Reproduce the passage of the restricted stock unit agreement that begins at the words "WHEREAS, the grant" and stops after "President/Chief Financial Officer.".

═══ TEXT EXCERPT ═══

Performance Sports Group Ltd.
Restricted Stock Unit Award Agreement Mark J. Vendetti

This Restricted Stock Unit Award Agreement (this ''Agreement"), dated as of January 18, 2016 (the "Date of Grant"), is made by and between Performance Sports Group Ltd., a corporation organized under the laws of British Columbia, Canada (the "Company"), and Mark J. Vendetti (the "Grantee").

WHEREAS, the Committee (as defined in Section 9) has determined that it is in the best interests of the Company to grant to the Grantee the number of restricted stock units provided for herein, each representing the right to receive upon settlement one (1) Common Share (as defined in Section 9), or the cash value thereof, in accordance with Section 3 (each, a "Restricted Stock Unit"), subject to the terms set forth herein; and

WHEREAS, the grant of Restricted Stock Units provided for herein is intended to constitute an "employment inducement award" in accordance with NYSE rules and Section 613(c) of the TSX Company Manual and is offered as a material inducement to the Grantee in connection with the Company's hiring of the Grantee as its Executive Vice President/Chief Financial Officer.

NOW, THEREFORE, for and in consideration of the premises and the mutual covenants of the parties contained in this Agreement, and for other good and valuable consideration, the receipt and sufficiency of which are hereby acknowledged, the parties hereto, for themselves and for their successors and assigns, hereby agree as follows:

1.    Grant of Restricted Stock Units. The Company hereby grants to the Grantee a total of 30,000 Restricted Stock Units, on the terms and conditions set forth in this Agreement (the "Award"). Restricted Stock Units shall be credited to a separate book-entry account maintained on the books of the Company for the Grantee.

2.    Vesting; Forfeiture. The Restricted Stock Units shall become vested in 25% cumulative installments on each of the first four anniversaries of the Date of Grant (each, a "Vesting Date" and the period from the Date of Grant through the final Vesting Date, the "Restricted Period"), provided that the Grantee remains continuously engaged in active service by the Company or one of its Affiliates from the Date of Grant through such Vesting Date. In the event that the Grantee's continuous service is terminated by the Company or by the Grantee for any reason, the Grantee shall forfeit the unvested portion of the Restricted Stock Units as of the Grantee's Termination Date (as defined below). For the purposes of this Agreement, the Grantee's employment shall be considered to have terminated effective on the last day of the Grantee's actual and active employment with the Company or Affiliate,



whether such day is selected by agreement with the individual, or unilaterally by the Grantee or the Company or Affiliate, and whether with or without advance notice to the Grantee. For the avoidance of doubt, no period of notice or pay in lieu of notice that is given or that ought to have been given under applicable law in respect of such termination of employment that follows or is in respect of a period after the Grantee's actual last day of actual and active employment shall be considered as extending the Grantee's period of employment for the purposes of determining his entitlement hereunder

(collectively referred to herein as the "Termination Date"). The Committee may accelerate the vesting and/or the lapse of any or all of the restrictions on the Restricted Stock Units, which acceleration shall not affect any other terms and conditions of this Agreement. The Committee shall have the authority to remove any or all of the restrictions on the Restricted Stock Units whenever it may determine that, by reason of changes in applicable laws or other changes in circumstances arising after the Date of Grant, such action is appropriate.

═══ DATA SHOWN ═══

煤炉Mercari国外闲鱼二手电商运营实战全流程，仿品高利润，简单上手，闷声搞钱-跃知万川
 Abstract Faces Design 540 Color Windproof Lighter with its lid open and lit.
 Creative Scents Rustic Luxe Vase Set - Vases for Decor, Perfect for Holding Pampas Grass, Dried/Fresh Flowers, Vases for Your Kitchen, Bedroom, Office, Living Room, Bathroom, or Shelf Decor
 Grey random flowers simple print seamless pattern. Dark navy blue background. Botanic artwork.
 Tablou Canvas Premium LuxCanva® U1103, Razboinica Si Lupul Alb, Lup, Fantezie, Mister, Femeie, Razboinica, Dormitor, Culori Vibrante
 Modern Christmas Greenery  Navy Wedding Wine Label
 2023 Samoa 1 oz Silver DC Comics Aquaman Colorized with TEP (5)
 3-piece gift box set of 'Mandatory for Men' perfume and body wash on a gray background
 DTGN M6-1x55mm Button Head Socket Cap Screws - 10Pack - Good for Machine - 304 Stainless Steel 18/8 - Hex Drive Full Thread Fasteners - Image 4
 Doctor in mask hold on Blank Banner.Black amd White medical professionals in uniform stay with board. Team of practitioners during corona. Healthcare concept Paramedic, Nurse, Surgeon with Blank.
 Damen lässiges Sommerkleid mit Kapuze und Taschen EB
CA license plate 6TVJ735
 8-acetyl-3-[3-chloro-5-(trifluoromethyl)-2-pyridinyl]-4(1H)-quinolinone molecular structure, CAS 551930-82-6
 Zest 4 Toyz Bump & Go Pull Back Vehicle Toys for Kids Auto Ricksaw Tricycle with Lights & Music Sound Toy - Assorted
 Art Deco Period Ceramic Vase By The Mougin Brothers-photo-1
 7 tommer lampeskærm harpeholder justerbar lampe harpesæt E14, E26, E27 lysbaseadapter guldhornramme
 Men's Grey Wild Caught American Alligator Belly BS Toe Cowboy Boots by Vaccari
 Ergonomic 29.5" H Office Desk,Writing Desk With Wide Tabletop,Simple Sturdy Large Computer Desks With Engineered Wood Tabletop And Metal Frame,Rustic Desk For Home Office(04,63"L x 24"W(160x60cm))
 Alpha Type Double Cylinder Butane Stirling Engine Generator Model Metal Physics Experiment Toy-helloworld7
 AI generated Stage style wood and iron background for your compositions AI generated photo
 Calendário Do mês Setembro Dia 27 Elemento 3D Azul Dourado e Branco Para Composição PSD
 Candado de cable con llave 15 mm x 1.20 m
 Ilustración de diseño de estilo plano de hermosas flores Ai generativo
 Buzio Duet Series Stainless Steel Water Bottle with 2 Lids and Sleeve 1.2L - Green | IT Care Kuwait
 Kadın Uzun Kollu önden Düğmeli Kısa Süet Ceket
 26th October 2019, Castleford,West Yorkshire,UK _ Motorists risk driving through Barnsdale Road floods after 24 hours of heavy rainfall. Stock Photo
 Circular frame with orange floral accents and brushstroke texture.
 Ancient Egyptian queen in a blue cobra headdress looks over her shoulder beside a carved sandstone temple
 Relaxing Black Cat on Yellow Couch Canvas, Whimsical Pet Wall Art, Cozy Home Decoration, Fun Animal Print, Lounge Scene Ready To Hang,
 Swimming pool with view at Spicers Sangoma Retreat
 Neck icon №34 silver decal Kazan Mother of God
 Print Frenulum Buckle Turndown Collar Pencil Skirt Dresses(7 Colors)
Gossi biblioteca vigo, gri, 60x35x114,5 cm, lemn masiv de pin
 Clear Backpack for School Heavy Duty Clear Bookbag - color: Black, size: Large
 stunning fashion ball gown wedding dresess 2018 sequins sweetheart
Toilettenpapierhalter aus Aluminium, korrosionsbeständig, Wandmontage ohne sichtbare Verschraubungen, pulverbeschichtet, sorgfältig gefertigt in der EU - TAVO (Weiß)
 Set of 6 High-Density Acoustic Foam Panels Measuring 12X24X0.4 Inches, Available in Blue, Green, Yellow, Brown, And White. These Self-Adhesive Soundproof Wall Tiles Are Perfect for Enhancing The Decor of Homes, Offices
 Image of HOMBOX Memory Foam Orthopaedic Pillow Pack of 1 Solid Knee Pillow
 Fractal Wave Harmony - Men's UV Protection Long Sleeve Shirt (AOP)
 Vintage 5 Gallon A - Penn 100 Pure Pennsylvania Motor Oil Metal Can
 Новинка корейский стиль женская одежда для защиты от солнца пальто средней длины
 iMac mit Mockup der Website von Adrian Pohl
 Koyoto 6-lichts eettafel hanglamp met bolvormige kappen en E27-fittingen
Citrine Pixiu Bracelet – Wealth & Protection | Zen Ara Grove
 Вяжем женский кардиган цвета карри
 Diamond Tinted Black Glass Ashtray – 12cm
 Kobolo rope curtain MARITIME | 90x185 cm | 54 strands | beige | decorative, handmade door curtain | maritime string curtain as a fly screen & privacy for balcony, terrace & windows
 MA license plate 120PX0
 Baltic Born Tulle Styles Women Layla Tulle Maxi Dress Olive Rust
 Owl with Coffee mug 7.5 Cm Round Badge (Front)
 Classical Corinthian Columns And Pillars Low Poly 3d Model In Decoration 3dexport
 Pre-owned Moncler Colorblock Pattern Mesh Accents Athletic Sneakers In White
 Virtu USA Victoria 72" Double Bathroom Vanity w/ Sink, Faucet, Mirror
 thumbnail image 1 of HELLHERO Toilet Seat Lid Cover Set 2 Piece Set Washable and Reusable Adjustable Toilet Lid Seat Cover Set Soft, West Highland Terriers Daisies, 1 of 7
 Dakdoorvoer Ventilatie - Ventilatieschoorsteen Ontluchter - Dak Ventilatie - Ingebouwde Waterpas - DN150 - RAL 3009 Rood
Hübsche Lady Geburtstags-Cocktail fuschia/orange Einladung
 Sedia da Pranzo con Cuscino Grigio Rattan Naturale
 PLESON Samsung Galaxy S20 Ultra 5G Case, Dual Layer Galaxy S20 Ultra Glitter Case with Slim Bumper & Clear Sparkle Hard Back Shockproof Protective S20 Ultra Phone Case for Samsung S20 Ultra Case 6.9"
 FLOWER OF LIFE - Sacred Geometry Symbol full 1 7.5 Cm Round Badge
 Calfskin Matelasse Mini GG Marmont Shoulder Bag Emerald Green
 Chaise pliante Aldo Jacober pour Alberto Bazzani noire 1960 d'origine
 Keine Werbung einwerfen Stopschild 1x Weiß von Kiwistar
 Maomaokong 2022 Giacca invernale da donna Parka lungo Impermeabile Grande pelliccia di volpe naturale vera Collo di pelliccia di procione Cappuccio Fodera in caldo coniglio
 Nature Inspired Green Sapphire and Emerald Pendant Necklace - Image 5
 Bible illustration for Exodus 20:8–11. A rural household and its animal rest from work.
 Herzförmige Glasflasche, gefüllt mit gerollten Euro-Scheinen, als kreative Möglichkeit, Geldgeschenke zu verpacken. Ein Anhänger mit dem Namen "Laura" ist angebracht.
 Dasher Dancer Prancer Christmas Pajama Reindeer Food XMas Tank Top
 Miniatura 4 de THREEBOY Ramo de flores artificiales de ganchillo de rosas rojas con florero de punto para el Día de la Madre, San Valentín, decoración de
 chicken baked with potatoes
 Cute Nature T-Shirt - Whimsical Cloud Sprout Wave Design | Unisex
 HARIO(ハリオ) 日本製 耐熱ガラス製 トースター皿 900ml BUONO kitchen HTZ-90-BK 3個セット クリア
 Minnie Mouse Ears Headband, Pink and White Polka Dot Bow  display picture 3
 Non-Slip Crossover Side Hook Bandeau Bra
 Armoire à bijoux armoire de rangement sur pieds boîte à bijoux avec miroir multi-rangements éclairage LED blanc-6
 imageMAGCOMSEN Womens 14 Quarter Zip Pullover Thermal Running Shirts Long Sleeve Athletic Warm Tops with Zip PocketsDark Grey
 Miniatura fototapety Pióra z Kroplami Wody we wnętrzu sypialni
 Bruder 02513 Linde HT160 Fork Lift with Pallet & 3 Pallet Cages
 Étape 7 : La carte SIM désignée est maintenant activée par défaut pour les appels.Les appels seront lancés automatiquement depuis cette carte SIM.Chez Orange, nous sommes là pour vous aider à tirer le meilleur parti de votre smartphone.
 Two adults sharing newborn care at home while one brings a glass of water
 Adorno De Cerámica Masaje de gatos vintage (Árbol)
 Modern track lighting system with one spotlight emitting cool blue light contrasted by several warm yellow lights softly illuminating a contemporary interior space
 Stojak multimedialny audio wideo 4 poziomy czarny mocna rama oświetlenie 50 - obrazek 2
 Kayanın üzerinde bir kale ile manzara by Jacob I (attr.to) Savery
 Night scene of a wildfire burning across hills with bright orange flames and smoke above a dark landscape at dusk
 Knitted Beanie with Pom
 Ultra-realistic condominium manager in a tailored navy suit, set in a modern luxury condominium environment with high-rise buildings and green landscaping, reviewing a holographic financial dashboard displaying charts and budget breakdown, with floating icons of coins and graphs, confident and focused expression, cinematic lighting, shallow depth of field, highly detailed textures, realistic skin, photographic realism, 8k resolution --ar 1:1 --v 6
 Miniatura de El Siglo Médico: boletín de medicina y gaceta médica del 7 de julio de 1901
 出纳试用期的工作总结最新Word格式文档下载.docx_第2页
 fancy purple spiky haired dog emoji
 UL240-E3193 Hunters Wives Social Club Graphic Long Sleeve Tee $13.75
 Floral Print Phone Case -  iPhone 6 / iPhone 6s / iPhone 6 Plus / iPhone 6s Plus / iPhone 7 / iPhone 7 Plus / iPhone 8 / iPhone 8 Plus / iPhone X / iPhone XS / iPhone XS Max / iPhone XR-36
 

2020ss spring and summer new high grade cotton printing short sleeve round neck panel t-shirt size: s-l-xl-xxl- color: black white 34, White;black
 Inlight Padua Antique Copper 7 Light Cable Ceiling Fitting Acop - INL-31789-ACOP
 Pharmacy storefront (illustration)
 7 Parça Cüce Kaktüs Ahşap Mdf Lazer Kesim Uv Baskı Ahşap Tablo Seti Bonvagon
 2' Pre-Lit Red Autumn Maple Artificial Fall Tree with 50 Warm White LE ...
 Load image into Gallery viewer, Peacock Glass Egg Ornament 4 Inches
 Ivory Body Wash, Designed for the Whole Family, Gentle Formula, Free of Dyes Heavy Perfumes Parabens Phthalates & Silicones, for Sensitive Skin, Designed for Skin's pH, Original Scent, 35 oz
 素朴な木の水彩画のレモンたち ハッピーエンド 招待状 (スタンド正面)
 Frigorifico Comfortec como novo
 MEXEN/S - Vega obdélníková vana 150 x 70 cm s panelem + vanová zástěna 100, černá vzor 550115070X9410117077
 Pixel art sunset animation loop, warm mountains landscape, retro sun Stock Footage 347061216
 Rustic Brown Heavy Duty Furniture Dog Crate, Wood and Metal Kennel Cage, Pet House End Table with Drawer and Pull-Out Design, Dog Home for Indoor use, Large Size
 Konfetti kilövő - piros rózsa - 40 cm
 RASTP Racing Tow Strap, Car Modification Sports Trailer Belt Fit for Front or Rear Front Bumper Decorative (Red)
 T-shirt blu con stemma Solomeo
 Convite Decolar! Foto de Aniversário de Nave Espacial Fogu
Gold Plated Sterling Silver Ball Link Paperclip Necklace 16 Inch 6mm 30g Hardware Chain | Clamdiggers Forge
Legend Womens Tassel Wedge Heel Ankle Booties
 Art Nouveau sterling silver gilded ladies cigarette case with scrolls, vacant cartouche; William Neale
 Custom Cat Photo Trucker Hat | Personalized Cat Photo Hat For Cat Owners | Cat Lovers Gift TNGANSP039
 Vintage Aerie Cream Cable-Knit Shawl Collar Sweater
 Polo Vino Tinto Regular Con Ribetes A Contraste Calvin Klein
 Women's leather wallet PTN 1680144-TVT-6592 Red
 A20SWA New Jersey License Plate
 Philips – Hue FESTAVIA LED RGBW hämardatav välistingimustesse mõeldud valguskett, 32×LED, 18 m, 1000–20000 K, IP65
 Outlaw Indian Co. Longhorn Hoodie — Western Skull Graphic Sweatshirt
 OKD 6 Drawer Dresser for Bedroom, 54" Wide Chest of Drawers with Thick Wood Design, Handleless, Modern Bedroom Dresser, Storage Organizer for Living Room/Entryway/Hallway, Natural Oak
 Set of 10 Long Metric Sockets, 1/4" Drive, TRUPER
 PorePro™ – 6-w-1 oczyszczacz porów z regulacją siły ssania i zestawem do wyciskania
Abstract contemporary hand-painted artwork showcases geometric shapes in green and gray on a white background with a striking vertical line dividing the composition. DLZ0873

═══

→ **THE ANSWER**
WHEREAS, the grant of Restricted Stock Units provided for herein is intended to constitute an "employment inducement award" in accordance with NYSE rules and Section 613(c) of the TSX Company Manual and is offered as a material inducement to the Grantee in connection with the Company's hiring of the Grantee as its Executive Vice President/Chief Financial Officer.